>> start Supplied data

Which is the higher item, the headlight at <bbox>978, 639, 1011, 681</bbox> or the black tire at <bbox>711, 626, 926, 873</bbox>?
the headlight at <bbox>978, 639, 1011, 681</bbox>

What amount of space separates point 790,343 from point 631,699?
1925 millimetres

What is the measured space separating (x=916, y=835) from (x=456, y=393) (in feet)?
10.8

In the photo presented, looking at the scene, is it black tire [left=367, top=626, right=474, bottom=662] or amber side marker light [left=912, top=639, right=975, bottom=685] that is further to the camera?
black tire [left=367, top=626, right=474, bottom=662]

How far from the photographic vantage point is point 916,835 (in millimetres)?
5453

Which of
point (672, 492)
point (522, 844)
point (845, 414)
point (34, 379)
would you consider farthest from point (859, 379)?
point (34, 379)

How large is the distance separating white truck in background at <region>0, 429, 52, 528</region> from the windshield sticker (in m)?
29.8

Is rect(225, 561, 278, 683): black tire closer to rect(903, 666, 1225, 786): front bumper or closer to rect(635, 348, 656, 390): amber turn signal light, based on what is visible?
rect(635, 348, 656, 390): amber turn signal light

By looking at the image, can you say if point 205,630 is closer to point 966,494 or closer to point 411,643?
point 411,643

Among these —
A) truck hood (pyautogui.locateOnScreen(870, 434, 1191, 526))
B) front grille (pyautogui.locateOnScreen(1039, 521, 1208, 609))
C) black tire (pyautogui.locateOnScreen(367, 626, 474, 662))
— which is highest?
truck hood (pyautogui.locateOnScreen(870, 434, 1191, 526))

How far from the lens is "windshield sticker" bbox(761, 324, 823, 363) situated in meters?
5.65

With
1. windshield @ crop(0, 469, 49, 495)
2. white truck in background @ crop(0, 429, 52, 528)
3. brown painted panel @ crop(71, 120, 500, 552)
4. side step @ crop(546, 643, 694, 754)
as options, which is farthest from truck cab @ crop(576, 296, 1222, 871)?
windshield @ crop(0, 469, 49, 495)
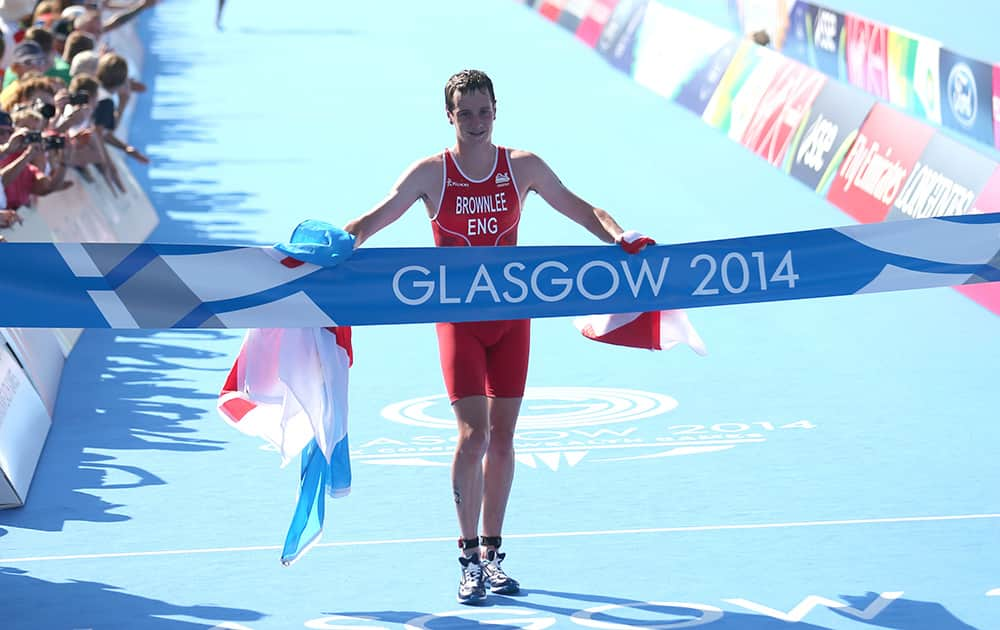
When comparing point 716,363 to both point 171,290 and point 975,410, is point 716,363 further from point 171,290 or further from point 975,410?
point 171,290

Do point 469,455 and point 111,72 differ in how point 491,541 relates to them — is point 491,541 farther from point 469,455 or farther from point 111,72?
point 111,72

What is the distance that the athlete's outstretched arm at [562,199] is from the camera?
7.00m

>> end Supplied data
>> start Supplied data

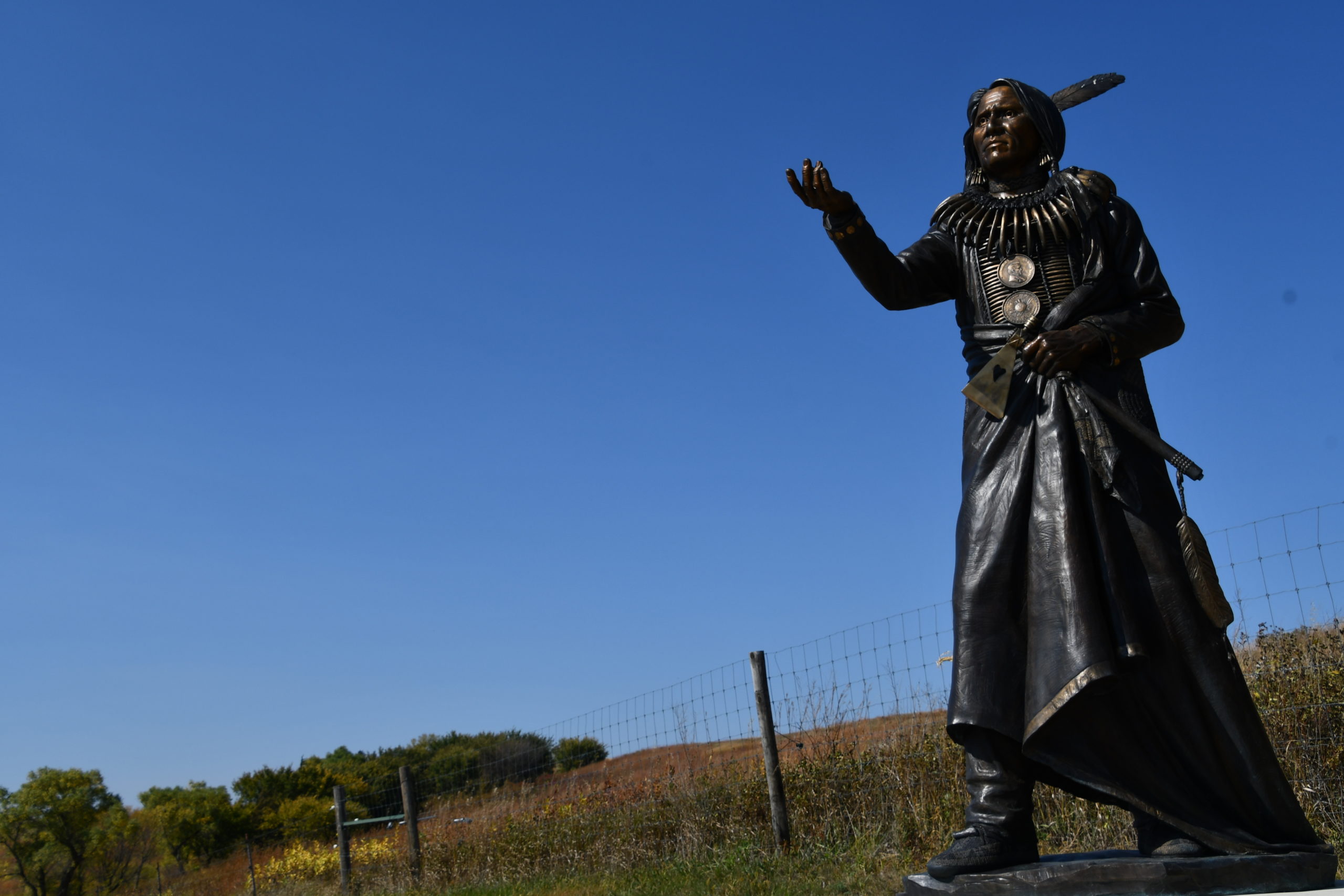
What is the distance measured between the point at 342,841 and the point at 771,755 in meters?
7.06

>> end Supplied data
>> start Supplied data

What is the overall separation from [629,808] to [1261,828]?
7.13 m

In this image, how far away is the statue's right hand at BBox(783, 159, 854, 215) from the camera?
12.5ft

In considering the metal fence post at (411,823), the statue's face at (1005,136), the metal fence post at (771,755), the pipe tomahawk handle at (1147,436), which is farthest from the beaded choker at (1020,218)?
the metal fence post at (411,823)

>> end Supplied data

> **Exercise details**: Gather each line from the records above that contains the word "closer".

> **Written answer**:
Is rect(225, 561, 278, 683): black tire closer to rect(903, 666, 1225, 786): front bumper or closer to rect(635, 348, 656, 390): amber turn signal light, based on what is visible?
By looking at the image, can you say if point 205,630 is closer to point 966,494 or closer to point 411,643?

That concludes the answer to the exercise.